Hay, eso sí, un límite que no he traspasado. Como tú, no he querido convertirme en un cínico. Sigo creyendo que en la vida uno debe comportarse, siempre que esté en su mano (y mala señal será si no lo está con frecuencia), con arreglo a lo que considera que es moralmente justo. Y creo, también, que de eso, al menos en la mayoría de las personas, se nutre la fortaleza que llegado el caso podemos demostrar frente a la desgracia o frente a la incomprensión ajena. La fortaleza de Teresa Valle se asienta sobre el hecho de que en el fondo su alma es noble y generosa. Y sea cual sea su culpa, por eso es capaz de superarla y a la postre librarse de ella. Y al revés, tanto la debilidad del fraile, como el fracaso final del inquisidor, tienen que ver con sus respectivas ruindades, que desvirtúan sus dotes y sus recursos.

Pero tampoco, aunque los convierta en los perdedores de mi historia, dejo de identificarme con ellos y entender su actitud. No puedo ensañarme con el pobre fraile acorralado, ni tampoco negarle al inquisidor que tenía motivos para proceder como procedió, de acuerdo con el encargo que había recibido y con lo que en aquel convento se encontró cuando empezó a hurgar.
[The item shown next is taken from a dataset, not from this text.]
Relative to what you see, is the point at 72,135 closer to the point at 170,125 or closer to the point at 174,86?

Por eso, no me atormento más de la cuenta a propósito de aquellas reacciones que en su día tuve, y que me recuerdan la endeblez de fray Francisco, frente a sí mismo y frente a sus acusadores. Ni me permito odiar a aquellos que me hicieron objeto de su odio. No creo que los llevase a ello una naturaleza perversa, sino la necesidad de encontrar un culpable para sus males. Una reacción humana, que tampoco soy quién para juzgar. Me limito a negarles el derecho de imponerme su visión y cobrarse mi cabeza.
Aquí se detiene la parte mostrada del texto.